Pero Corin le levantó la barbilla con un dedo y ella sintió el contacto como una descarga eléctrica.

—Su tía está muy equivocada —declaró.

Su proposición de matrimonio llegó apenas tres semanas después, cuando el hielo empezaba a fundirse en los parques y el cielo desteñido adquirió un tono más profundo. Fue a verla un martes por la tarde, sabiendo que la encontraría sola, ya que la tía tenía la costumbre de jugar a
bridge
con lady Atwell ese día. Cuando Sara le hizo pasar al salón, a Caroline se le subieron los colores, se le secó la garganta y, al levantarse para saludarlo, notó que las piernas, poco cooperativas, no le respondían. Una mezcla cada vez más potente de alegría y pavor parecía descomponerla cuando lo veía. Se le vació la mente y Sara lanzó una mirada tensa y agitada a su señora mientras cerraba la puerta.

—Qué amabilidad la suya al venir a verme —logró decir Caroline por fin, con la voz tan temblorosa como sus manos—. Espero que esté usted bien.

En lugar de responder, Corin dio vueltas a su sombrero e intentó hablar, pero le falló la voz e hizo ademán de aflojarse el cuello de la camisa.
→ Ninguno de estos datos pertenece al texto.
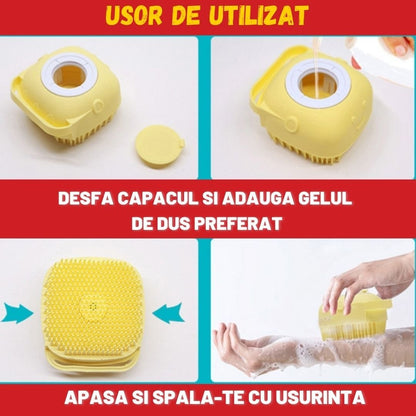 USOR DE UTILIZAT

DESFA CAPACUL SI ADAUGA GELUL DE DUS PREFERAT

APASA SI SPALA-TE CU USURINTA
Caroline juntó las manos para inmovilizarlas y esperó, observándolo con estupefacción.

—¿No... quiere sentarse? —ofreció por fin.
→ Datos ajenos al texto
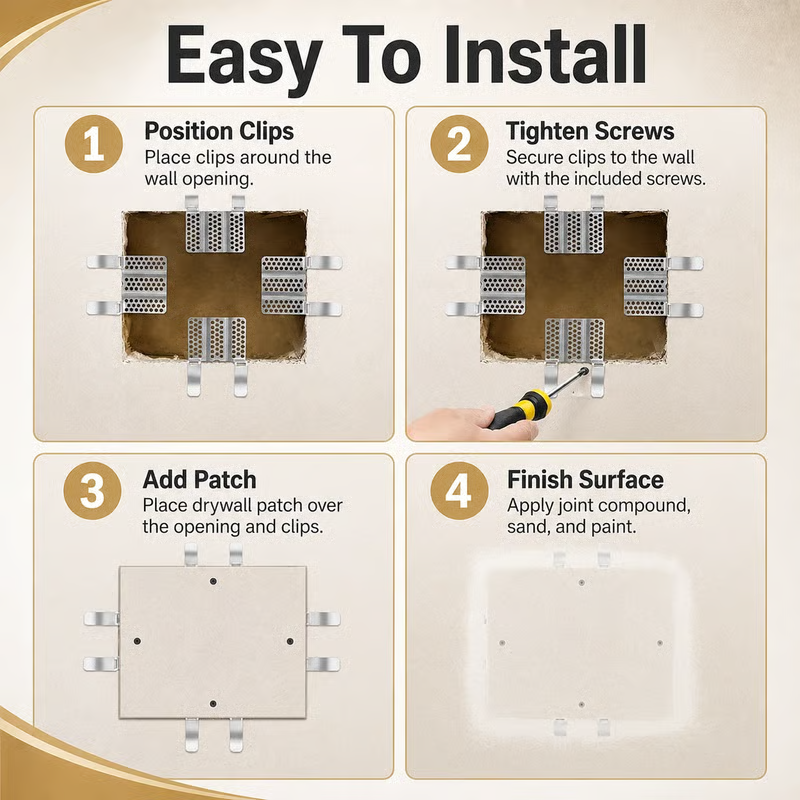 Easy To Install

1
Position Clips
Place clips around the wall opening.

2
Tighten Screws
Secure clips to the wall with the included screws.

3
Add Patch
Place drywall patch over the opening and clips.

4
Finish Surface
Apply joint compound, sand, and paint.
Corin la miró y pareció encontrar finalmente cierta resolución.

—No, no quiero sentarme —declaró, sobresaltándola con su voz ronca.

Se miraron largo rato, luego Corin cruzó la habitación en dos largas zancadas, sostuvo la cara de Caroline entre sus manos y la besó. La presión de sus labios fue tan sorprendente que ella no hizo nada para detenerlo o para apartarse como dictaba el decoro. Se quedó asombrada por la inesperada suavidad de sus labios y por el calor que todo él desprendía. Le costaba respirar, y el aturdimiento la confundió al tiempo que sentía un extraño y cálido dolor en el vientre.